■ Aim of the task
Locate every line in the rows below that contains the string "detection", and copy each such line in full.

■ Data lines
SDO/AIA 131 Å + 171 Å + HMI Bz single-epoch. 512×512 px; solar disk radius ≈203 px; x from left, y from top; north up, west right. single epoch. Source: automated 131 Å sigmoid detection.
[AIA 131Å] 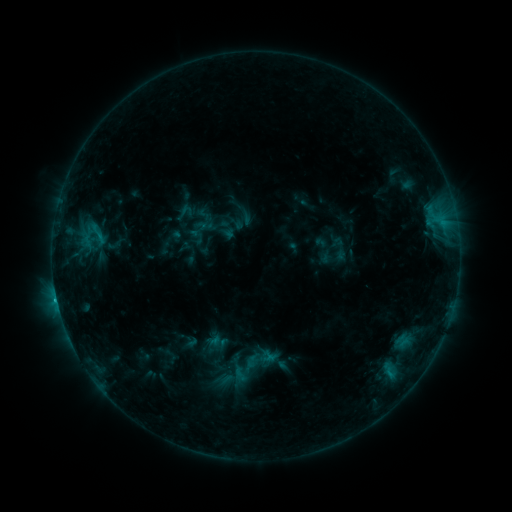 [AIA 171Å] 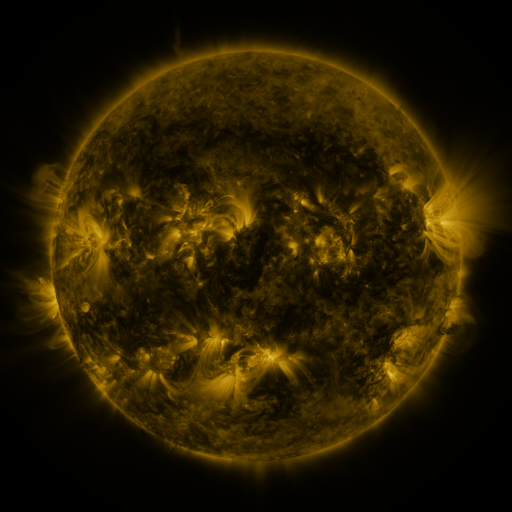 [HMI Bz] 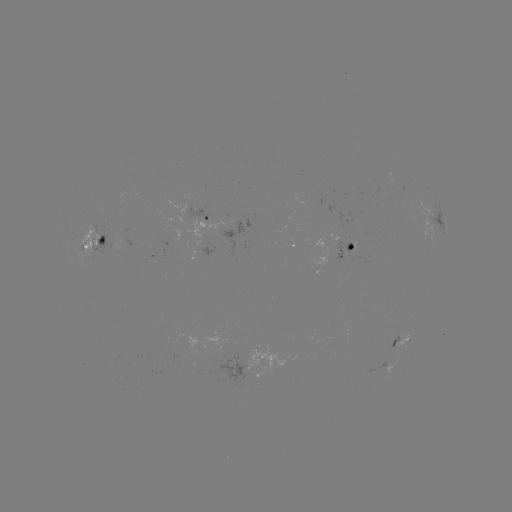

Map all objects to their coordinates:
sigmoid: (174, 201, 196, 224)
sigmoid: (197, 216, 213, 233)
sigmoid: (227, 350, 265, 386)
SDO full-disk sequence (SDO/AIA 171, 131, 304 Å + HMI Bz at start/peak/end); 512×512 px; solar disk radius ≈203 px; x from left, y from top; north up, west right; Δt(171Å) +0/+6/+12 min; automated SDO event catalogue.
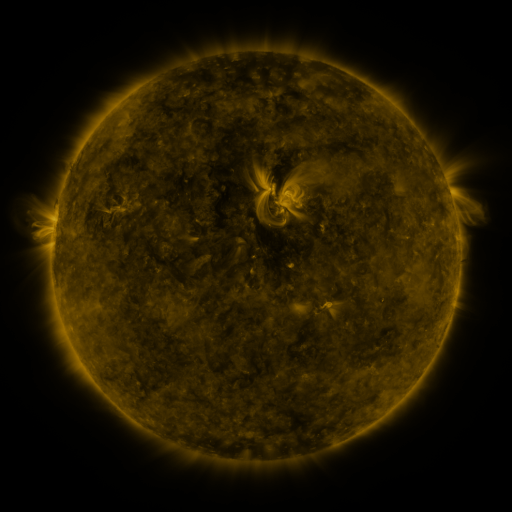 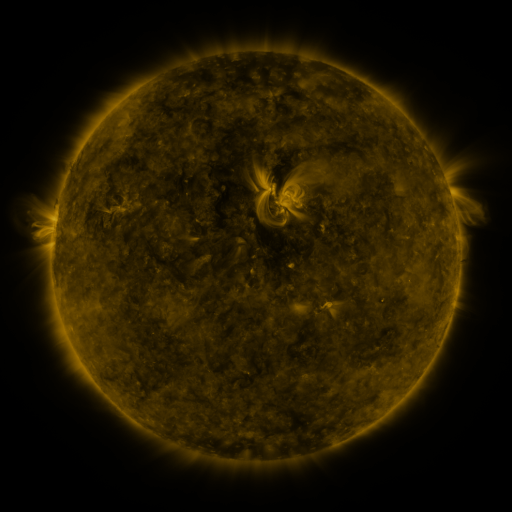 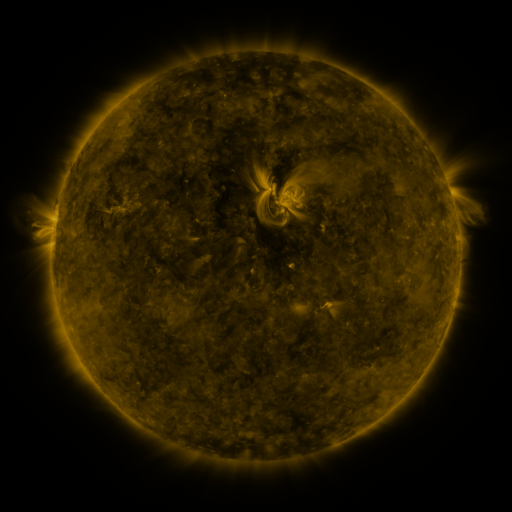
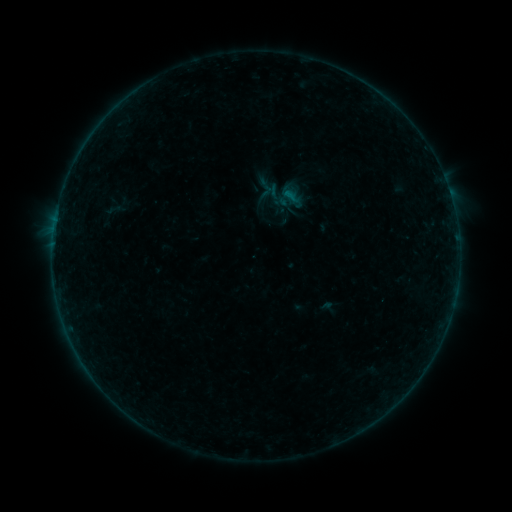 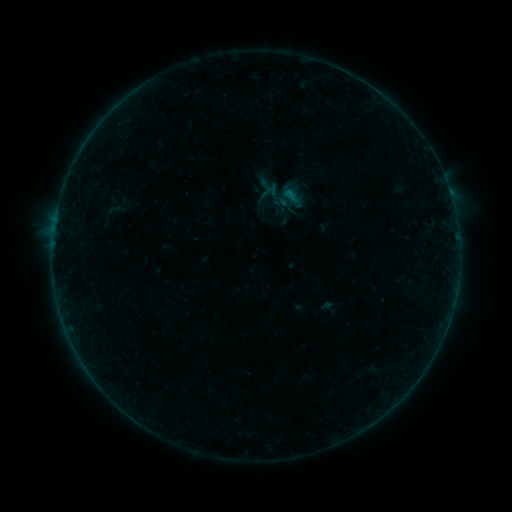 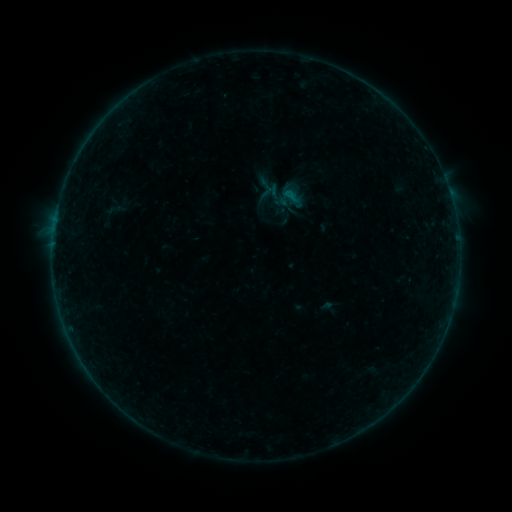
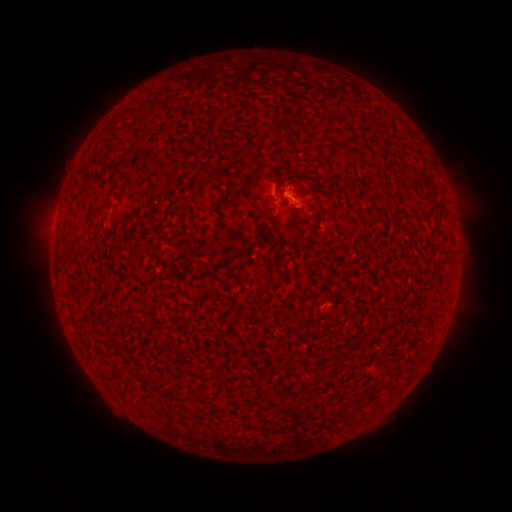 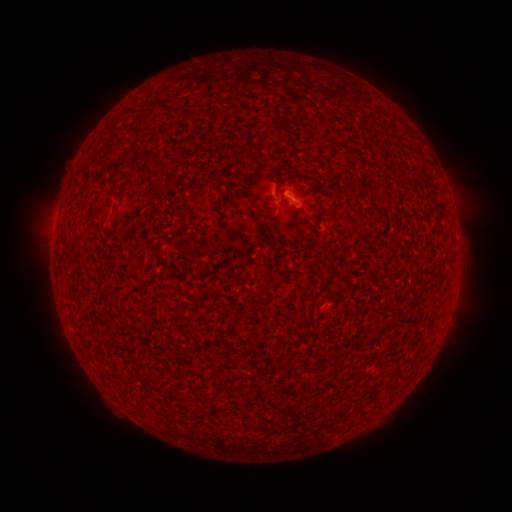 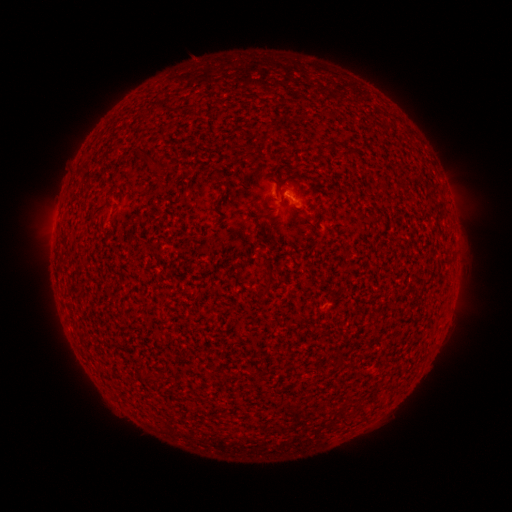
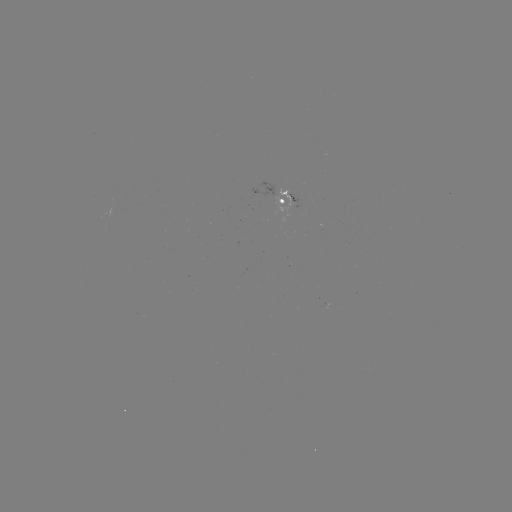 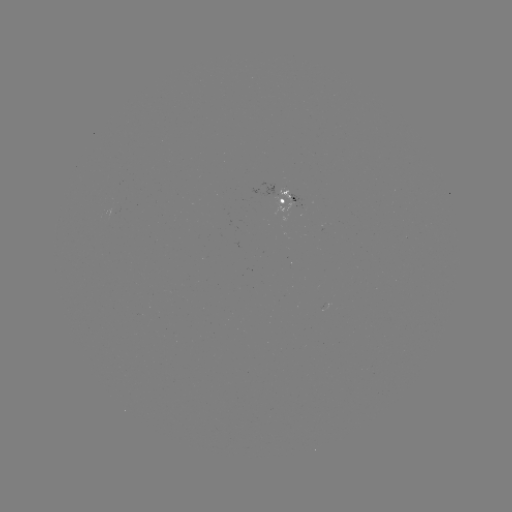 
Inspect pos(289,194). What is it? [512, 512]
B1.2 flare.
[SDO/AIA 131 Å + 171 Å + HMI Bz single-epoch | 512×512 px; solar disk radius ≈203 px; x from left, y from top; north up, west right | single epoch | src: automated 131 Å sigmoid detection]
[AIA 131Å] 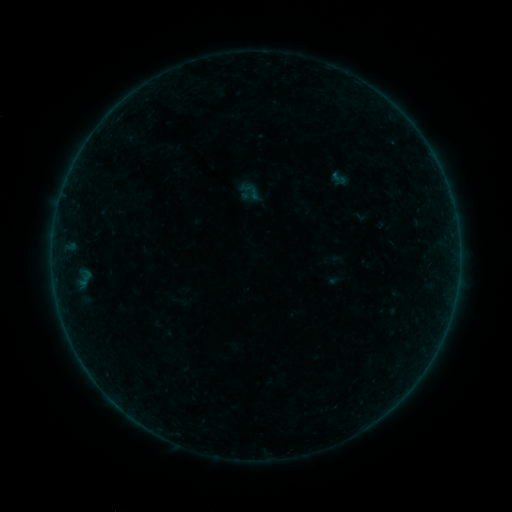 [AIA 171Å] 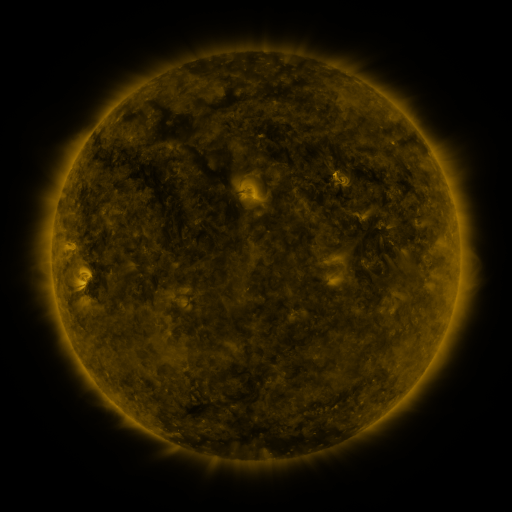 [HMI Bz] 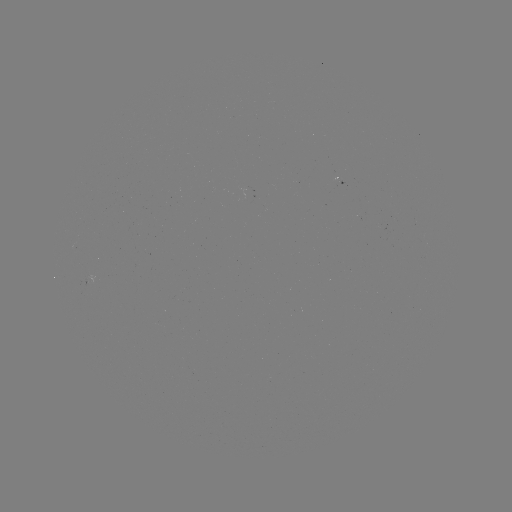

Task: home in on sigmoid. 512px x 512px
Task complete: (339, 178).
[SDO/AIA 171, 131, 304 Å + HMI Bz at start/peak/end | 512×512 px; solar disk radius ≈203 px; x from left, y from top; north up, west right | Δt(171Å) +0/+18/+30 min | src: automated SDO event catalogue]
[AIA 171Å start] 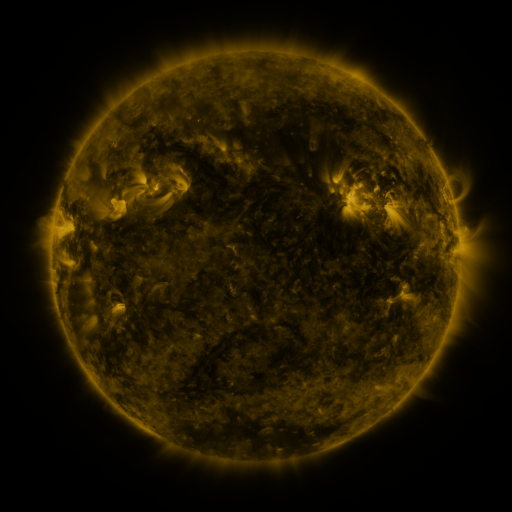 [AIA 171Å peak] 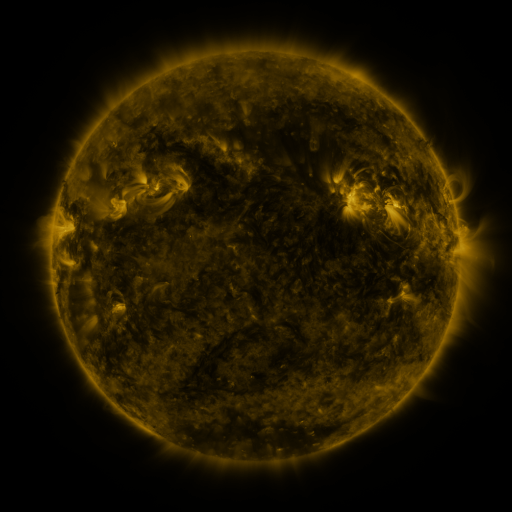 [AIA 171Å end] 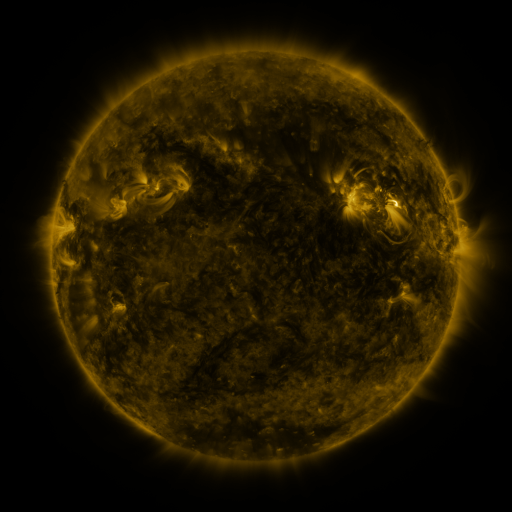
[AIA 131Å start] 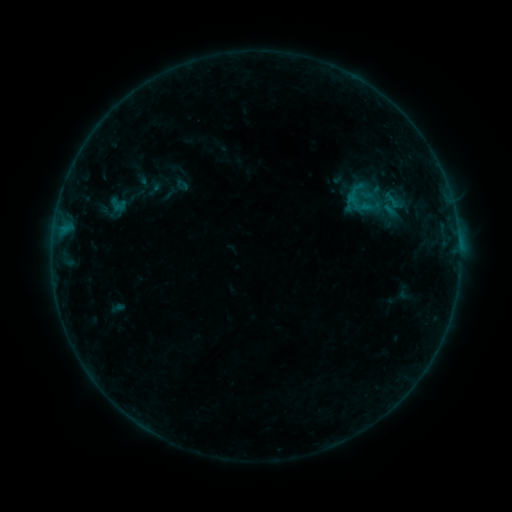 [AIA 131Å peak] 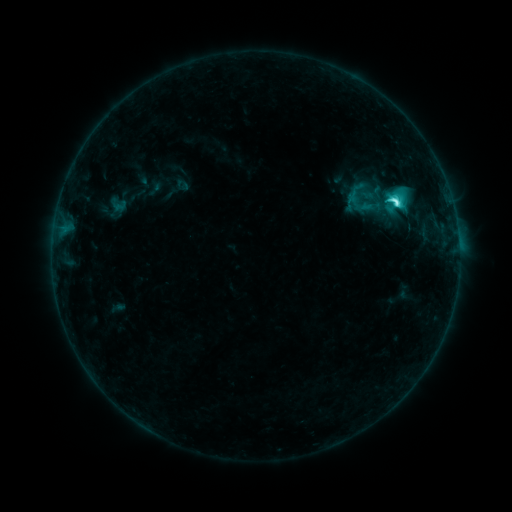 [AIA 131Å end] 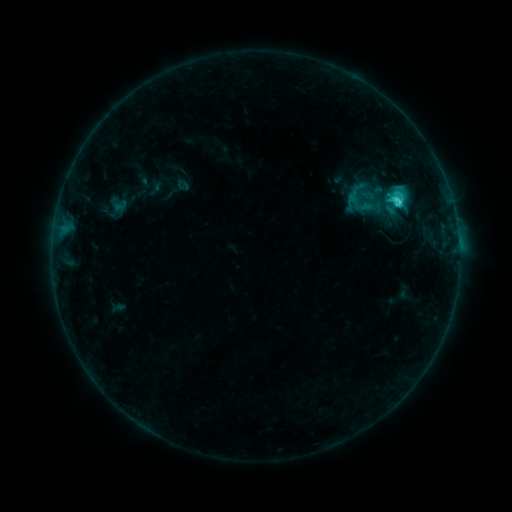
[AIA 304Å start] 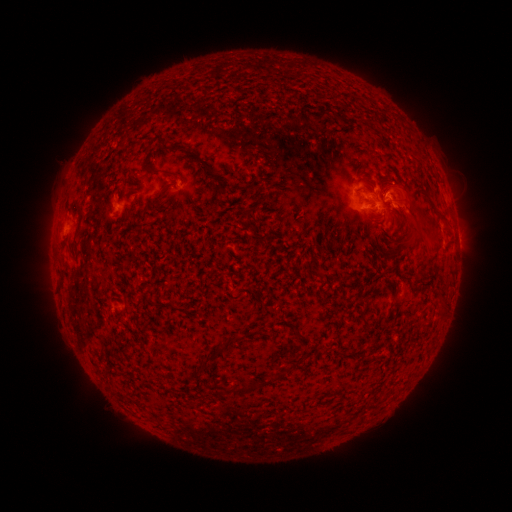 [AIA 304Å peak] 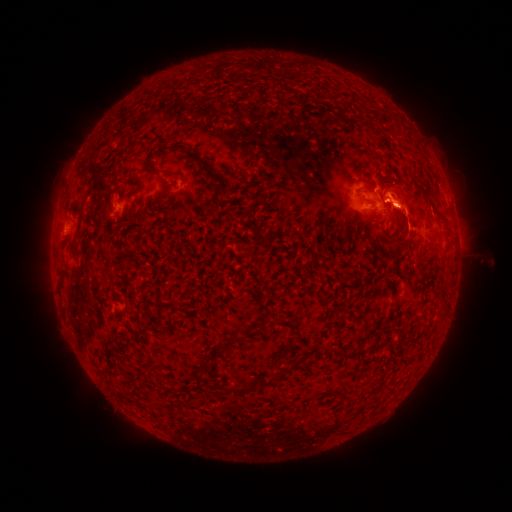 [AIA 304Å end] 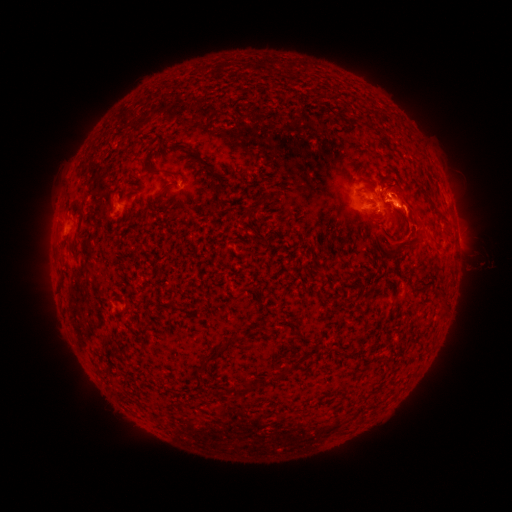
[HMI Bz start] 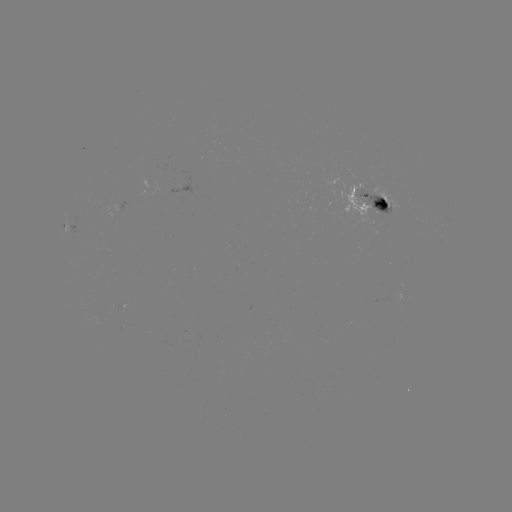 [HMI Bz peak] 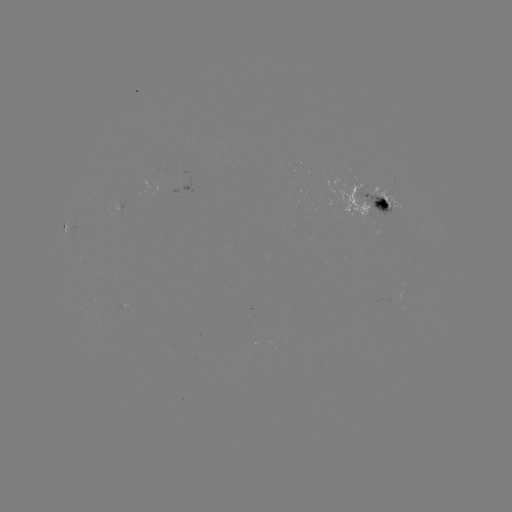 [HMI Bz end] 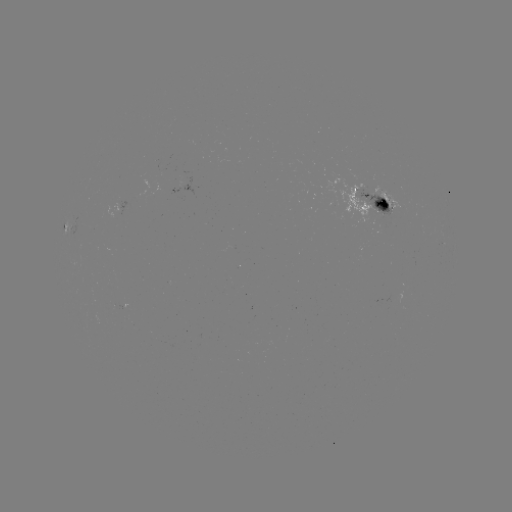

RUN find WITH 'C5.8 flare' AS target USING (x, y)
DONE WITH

■ Answer to the exercise
SDO/AIA 131 Å + 171 Å + HMI Bz single-epoch. 512×512 px; solar disk radius ≈203 px; x from left, y from top; north up, west right. single epoch. Source: automated 131 Å sigmoid detection.
[SDO/AIA 131 Å + 171 Å + HMI Bz single-epoch | 512×512 px; solar disk radius ≈203 px; x from left, y from top; north up, west right | single epoch | src: automated 131 Å sigmoid detection]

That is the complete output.